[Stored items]
┏━━
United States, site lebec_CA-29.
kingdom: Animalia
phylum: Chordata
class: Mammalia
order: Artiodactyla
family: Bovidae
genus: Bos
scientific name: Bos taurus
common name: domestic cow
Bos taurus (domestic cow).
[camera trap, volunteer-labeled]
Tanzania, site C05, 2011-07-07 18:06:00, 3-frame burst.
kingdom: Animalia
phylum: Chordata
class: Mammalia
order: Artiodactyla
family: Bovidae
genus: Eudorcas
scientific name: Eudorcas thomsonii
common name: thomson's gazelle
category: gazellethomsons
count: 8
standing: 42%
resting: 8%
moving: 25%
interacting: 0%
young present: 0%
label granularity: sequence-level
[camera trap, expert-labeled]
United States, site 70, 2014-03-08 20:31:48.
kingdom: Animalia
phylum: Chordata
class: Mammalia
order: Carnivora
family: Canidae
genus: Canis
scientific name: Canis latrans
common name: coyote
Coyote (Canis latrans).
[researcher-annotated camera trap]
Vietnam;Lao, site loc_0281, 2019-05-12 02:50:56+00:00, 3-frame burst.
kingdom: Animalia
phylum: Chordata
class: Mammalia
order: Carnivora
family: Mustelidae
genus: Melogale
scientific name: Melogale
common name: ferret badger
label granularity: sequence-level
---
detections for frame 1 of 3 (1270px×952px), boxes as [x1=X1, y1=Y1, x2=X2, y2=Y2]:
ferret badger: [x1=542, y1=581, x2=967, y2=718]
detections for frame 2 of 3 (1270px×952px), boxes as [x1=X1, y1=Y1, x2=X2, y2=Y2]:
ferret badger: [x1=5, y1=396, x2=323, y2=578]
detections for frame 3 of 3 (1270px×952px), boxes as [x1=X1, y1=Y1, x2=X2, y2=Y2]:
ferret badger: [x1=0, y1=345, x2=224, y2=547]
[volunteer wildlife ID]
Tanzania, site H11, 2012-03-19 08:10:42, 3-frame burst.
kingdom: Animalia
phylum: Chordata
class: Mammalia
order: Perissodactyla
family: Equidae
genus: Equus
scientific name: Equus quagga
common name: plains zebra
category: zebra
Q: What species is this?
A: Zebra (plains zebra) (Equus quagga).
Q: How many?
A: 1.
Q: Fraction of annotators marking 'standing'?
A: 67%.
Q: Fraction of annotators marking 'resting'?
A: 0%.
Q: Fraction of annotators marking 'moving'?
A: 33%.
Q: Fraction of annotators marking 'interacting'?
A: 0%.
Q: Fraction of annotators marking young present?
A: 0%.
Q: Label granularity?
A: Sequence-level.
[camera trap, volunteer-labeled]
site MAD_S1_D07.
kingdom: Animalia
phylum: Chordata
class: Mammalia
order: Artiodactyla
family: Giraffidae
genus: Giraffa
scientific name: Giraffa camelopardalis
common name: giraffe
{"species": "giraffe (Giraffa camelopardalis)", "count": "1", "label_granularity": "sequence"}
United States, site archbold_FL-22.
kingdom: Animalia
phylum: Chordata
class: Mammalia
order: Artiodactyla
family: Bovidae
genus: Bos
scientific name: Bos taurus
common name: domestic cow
┗━━
[Problem]
Once the records end, copy them all again exactly.

[Exercise solution]
United States, site lebec_CA-29.
kingdom: Animalia
phylum: Chordata
class: Mammalia
order: Artiodactyla
family: Bovidae
genus: Bos
scientific name: Bos taurus
common name: domestic cow
Bos taurus (domestic cow).
[camera trap, volunteer-labeled]
Tanzania, site C05, 2011-07-07 18:06:00, 3-frame burst.
kingdom: Animalia
phylum: Chordata
class: Mammalia
order: Artiodactyla
family: Bovidae
genus: Eudorcas
scientific name: Eudorcas thomsonii
common name: thomson's gazelle
category: gazellethomsons
count: 8
standing: 42%
resting: 8%
moving: 25%
interacting: 0%
young present: 0%
label granularity: sequence-level
[camera trap, expert-labeled]
United States, site 70, 2014-03-08 20:31:48.
kingdom: Animalia
phylum: Chordata
class: Mammalia
order: Carnivora
family: Canidae
genus: Canis
scientific name: Canis latrans
common name: coyote
Coyote (Canis latrans).
[researcher-annotated camera trap]
Vietnam;Lao, site loc_0281, 2019-05-12 02:50:56+00:00, 3-frame burst.
kingdom: Animalia
phylum: Chordata
class: Mammalia
order: Carnivora
family: Mustelidae
genus: Melogale
scientific name: Melogale
common name: ferret badger
label granularity: sequence-level
---
detections for frame 1 of 3 (1270px×952px), boxes as [x1=X1, y1=Y1, x2=X2, y2=Y2]:
ferret badger: [x1=542, y1=581, x2=967, y2=718]
detections for frame 2 of 3 (1270px×952px), boxes as [x1=X1, y1=Y1, x2=X2, y2=Y2]:
ferret badger: [x1=5, y1=396, x2=323, y2=578]
detections for frame 3 of 3 (1270px×952px), boxes as [x1=X1, y1=Y1, x2=X2, y2=Y2]:
ferret badger: [x1=0, y1=345, x2=224, y2=547]
[volunteer wildlife ID]
Tanzania, site H11, 2012-03-19 08:10:42, 3-frame burst.
kingdom: Animalia
phylum: Chordata
class: Mammalia
order: Perissodactyla
family: Equidae
genus: Equus
scientific name: Equus quagga
common name: plains zebra
category: zebra
Q: What species is this?
A: Zebra (plains zebra) (Equus quagga).
Q: How many?
A: 1.
Q: Fraction of annotators marking 'standing'?
A: 67%.
Q: Fraction of annotators marking 'resting'?
A: 0%.
Q: Fraction of annotators marking 'moving'?
A: 33%.
Q: Fraction of annotators marking 'interacting'?
A: 0%.
Q: Fraction of annotators marking young present?
A: 0%.
Q: Label granularity?
A: Sequence-level.
[camera trap, volunteer-labeled]
site MAD_S1_D07.
kingdom: Animalia
phylum: Chordata
class: Mammalia
order: Artiodactyla
family: Giraffidae
genus: Giraffa
scientific name: Giraffa camelopardalis
common name: giraffe
{"species": "giraffe (Giraffa camelopardalis)", "count": "1", "label_granularity": "sequence"}
United States, site archbold_FL-22.
kingdom: Animalia
phylum: Chordata
class: Mammalia
order: Artiodactyla
family: Bovidae
genus: Bos
scientific name: Bos taurus
common name: domestic cow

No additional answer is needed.